==== Information shown

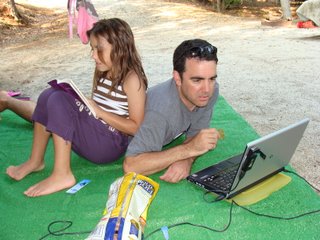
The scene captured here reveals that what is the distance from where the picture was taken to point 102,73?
2172 millimetres

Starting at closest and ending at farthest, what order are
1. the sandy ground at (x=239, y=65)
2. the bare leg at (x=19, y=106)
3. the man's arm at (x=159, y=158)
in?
1. the man's arm at (x=159, y=158)
2. the bare leg at (x=19, y=106)
3. the sandy ground at (x=239, y=65)

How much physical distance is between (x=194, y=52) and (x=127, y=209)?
80cm

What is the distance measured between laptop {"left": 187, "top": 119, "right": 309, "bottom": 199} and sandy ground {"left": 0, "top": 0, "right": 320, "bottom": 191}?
488 millimetres

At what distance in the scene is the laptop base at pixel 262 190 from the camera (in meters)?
1.94

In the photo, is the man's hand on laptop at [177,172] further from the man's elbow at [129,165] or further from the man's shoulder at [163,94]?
the man's shoulder at [163,94]

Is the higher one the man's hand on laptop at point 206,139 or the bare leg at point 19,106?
the man's hand on laptop at point 206,139

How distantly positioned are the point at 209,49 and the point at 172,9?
10097 millimetres

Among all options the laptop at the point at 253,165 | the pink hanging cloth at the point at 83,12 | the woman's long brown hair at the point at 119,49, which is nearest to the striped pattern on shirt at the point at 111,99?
the woman's long brown hair at the point at 119,49

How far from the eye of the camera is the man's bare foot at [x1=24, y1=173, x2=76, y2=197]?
205cm

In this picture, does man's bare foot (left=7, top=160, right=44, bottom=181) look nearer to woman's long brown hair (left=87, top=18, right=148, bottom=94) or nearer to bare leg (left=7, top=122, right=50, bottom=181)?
bare leg (left=7, top=122, right=50, bottom=181)

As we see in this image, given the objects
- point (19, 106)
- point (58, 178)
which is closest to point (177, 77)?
point (58, 178)

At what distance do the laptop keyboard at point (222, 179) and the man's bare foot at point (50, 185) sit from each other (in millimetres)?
746

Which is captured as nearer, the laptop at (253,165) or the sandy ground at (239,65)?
the laptop at (253,165)

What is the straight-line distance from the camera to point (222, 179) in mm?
2035
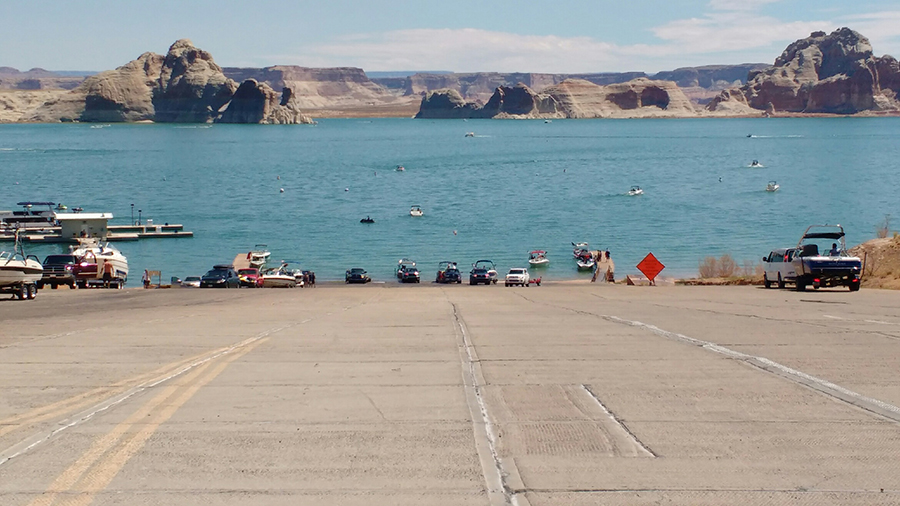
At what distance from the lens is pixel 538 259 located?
6328 centimetres

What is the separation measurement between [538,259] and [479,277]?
13850 mm

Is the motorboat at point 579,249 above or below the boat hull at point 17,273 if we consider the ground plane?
below

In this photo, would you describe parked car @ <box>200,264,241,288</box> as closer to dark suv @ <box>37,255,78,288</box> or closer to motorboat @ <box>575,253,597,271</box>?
dark suv @ <box>37,255,78,288</box>

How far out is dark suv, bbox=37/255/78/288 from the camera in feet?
132

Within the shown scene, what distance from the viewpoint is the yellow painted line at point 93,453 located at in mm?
7680

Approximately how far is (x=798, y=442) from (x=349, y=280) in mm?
46154

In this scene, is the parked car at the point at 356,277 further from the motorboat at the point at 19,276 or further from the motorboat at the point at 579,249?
the motorboat at the point at 19,276

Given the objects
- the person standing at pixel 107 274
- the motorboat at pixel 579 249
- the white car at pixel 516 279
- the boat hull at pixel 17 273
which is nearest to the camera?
the boat hull at pixel 17 273

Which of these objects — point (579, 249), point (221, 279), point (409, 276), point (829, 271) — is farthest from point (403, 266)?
point (829, 271)

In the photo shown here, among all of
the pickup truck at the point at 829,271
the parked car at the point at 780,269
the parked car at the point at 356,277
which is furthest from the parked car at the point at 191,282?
the pickup truck at the point at 829,271

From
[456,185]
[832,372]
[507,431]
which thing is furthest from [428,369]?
[456,185]

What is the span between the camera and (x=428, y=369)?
539 inches

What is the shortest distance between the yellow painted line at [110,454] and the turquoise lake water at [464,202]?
4738 cm

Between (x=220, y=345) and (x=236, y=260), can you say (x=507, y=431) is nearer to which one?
(x=220, y=345)
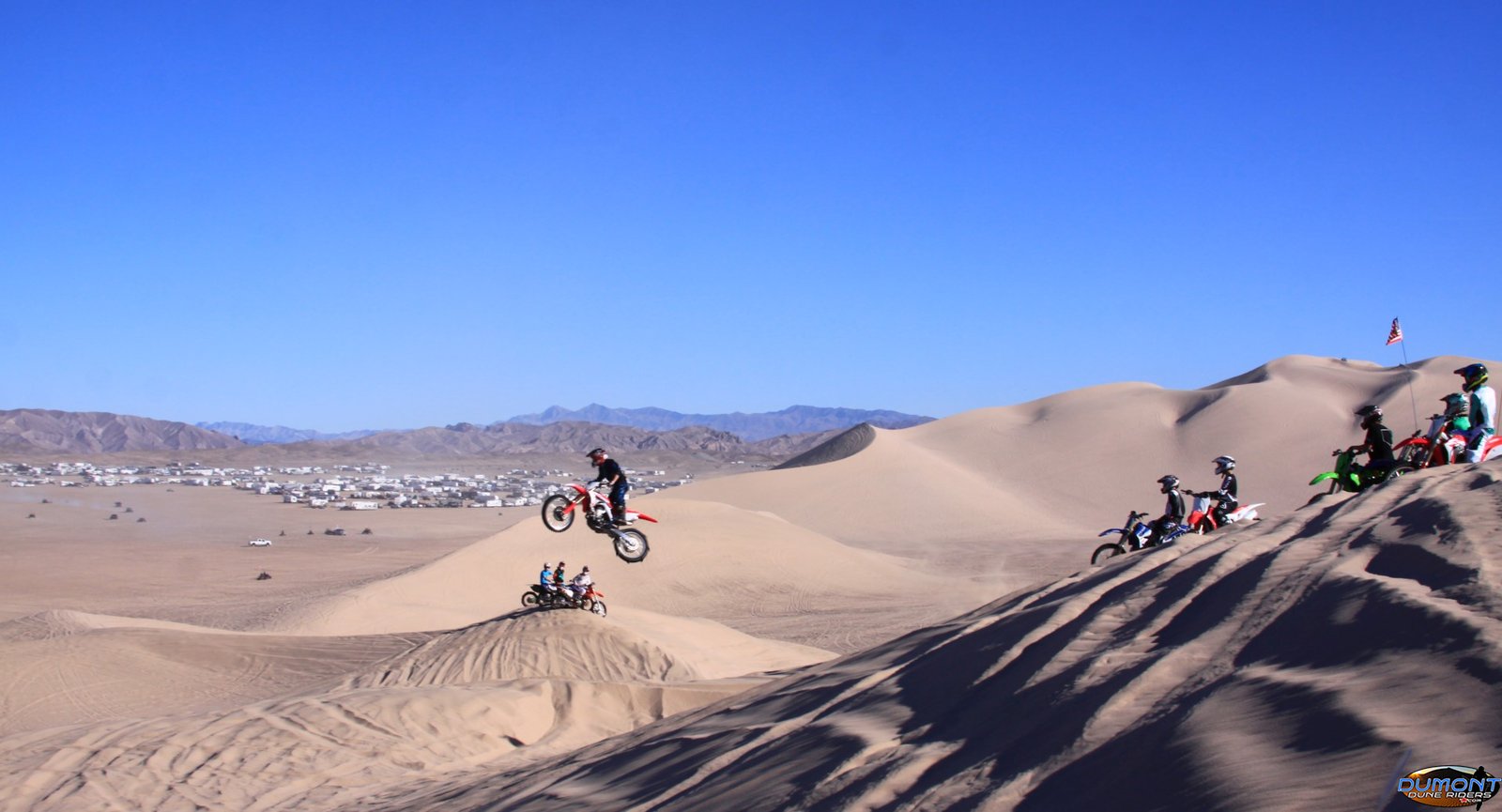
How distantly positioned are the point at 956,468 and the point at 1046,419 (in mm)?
8878

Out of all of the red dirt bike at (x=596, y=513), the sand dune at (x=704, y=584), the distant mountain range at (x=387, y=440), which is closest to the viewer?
the red dirt bike at (x=596, y=513)

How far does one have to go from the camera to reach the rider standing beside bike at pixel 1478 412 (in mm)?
9703

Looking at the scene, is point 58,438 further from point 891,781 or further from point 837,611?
point 891,781

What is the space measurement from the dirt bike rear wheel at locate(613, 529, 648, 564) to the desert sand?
1.98 metres

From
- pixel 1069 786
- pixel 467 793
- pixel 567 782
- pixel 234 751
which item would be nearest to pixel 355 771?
pixel 234 751

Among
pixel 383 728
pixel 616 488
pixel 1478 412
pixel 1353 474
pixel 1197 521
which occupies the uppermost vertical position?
pixel 1478 412

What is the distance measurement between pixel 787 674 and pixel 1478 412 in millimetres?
6617

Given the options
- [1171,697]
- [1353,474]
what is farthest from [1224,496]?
[1171,697]

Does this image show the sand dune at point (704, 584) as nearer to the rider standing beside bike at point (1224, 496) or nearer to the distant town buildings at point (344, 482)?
the rider standing beside bike at point (1224, 496)

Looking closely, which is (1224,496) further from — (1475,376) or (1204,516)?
(1475,376)

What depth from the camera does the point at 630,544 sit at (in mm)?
12852

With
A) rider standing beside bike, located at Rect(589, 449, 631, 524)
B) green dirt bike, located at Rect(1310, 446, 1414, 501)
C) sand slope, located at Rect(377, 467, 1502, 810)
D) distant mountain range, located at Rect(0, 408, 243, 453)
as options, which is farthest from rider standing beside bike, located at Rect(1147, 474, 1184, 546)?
distant mountain range, located at Rect(0, 408, 243, 453)

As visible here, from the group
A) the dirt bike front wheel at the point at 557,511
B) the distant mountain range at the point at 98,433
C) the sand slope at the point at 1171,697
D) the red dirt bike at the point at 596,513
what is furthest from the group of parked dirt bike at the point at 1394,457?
the distant mountain range at the point at 98,433

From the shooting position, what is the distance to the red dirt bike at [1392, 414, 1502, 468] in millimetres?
9891
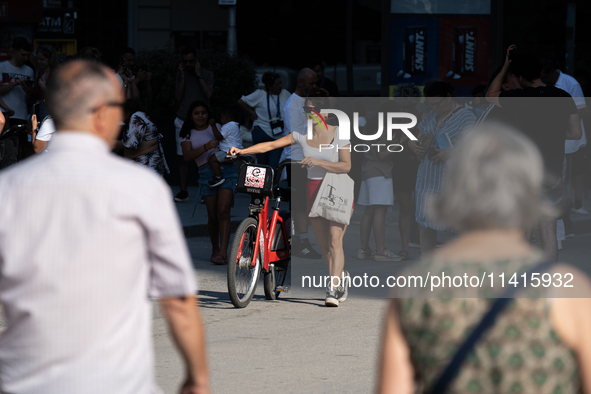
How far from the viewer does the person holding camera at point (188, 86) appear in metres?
13.4

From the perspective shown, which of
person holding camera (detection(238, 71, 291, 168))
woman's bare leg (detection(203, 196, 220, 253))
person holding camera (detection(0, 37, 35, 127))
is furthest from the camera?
person holding camera (detection(0, 37, 35, 127))

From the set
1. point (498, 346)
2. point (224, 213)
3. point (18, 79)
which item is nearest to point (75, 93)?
point (498, 346)

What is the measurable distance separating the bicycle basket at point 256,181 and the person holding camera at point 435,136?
1.59 m

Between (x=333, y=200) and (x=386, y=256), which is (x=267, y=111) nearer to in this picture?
(x=386, y=256)

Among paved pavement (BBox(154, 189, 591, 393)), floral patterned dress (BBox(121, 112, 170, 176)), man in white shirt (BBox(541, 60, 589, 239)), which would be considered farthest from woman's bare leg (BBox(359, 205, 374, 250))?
floral patterned dress (BBox(121, 112, 170, 176))

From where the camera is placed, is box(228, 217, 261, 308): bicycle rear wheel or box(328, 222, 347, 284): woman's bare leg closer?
box(228, 217, 261, 308): bicycle rear wheel

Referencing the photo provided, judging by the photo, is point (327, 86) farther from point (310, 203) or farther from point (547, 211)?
point (547, 211)

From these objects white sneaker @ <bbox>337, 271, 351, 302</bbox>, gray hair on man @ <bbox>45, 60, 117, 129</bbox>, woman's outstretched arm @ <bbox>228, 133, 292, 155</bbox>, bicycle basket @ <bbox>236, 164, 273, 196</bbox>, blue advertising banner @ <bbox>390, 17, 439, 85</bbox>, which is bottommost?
white sneaker @ <bbox>337, 271, 351, 302</bbox>

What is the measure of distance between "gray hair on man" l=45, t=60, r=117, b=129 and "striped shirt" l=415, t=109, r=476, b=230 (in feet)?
18.2

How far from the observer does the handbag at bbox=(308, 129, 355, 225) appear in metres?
6.93

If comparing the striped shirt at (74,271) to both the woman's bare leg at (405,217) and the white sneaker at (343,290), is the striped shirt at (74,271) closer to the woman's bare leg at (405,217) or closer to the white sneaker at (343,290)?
the white sneaker at (343,290)

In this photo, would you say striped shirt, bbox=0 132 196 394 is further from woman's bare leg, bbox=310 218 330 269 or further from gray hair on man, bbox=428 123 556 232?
woman's bare leg, bbox=310 218 330 269

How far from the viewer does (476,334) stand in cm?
197

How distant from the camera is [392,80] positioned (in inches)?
536
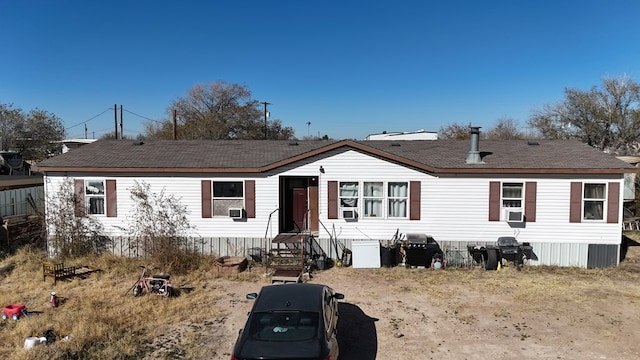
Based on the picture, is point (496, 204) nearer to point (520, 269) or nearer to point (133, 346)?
point (520, 269)

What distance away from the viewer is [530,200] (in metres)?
14.3

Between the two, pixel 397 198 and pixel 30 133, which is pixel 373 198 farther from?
pixel 30 133

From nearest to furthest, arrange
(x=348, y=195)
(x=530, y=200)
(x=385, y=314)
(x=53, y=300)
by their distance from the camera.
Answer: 1. (x=385, y=314)
2. (x=53, y=300)
3. (x=530, y=200)
4. (x=348, y=195)

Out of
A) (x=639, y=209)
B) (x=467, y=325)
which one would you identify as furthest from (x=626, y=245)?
(x=467, y=325)

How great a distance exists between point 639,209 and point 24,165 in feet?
143

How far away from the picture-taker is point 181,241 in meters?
15.1

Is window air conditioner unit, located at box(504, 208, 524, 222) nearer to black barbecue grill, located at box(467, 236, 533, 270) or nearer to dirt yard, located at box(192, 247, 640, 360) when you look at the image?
black barbecue grill, located at box(467, 236, 533, 270)

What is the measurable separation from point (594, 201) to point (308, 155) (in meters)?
9.97

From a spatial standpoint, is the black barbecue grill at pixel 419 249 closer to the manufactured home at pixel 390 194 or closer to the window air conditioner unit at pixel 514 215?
the manufactured home at pixel 390 194

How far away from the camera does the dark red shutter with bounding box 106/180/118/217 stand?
15.1 metres

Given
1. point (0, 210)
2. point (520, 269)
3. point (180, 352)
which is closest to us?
point (180, 352)

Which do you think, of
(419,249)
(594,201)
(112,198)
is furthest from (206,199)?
(594,201)

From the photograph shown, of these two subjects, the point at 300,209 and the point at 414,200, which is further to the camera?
the point at 300,209

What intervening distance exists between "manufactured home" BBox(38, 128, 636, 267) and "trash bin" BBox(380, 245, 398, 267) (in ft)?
1.69
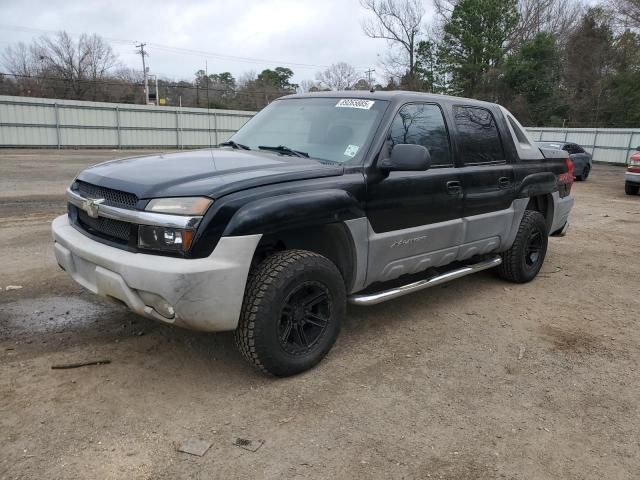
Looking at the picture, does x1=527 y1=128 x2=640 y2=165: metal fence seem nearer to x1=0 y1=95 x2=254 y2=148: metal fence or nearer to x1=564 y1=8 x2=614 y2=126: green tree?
x1=564 y1=8 x2=614 y2=126: green tree

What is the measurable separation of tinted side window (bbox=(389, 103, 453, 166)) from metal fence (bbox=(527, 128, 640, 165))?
2493 cm

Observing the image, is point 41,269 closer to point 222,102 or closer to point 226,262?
point 226,262

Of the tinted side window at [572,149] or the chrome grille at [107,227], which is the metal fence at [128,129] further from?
the chrome grille at [107,227]

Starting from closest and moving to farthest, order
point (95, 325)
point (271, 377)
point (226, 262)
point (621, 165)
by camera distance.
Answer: point (226, 262), point (271, 377), point (95, 325), point (621, 165)

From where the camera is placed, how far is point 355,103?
4000 millimetres

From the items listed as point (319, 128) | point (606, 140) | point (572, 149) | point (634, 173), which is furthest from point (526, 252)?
point (606, 140)

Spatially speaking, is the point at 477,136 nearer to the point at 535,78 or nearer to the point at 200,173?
the point at 200,173

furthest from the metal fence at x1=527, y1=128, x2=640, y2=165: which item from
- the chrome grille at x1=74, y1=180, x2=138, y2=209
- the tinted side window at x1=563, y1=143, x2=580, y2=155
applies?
the chrome grille at x1=74, y1=180, x2=138, y2=209

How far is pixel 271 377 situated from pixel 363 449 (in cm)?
84

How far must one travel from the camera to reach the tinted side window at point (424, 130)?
12.7 feet

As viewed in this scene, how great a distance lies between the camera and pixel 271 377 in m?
3.25

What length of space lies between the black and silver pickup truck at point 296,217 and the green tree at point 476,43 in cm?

========

* _Stated goal_:
Rewrite the material between the line containing "From the perspective shown, which of" and the line containing "is furthest from the camera?", inclusive, replacing "bare leg" with "lower leg" and leaving everything else unchanged.

* _Answer to this task_:
From the perspective shown, which of
person holding camera (detection(238, 71, 291, 168))
woman's lower leg (detection(203, 196, 220, 253))
person holding camera (detection(0, 37, 35, 127))
is furthest from the camera?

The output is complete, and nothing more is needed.